**WHAT THIS TASK INVOLVES**
Substitute "skylight" for "solar panel" throughout the rows that follow, and reproduce them with everything else unchanged.

Excerpts from a spatial reasoning dataset

..............................

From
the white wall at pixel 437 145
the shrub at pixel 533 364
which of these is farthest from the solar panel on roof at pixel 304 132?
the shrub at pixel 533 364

..............................

**RESPONSE TO THE TASK**
From
the white wall at pixel 437 145
the shrub at pixel 533 364
which of these is farthest from the skylight on roof at pixel 304 132?
the shrub at pixel 533 364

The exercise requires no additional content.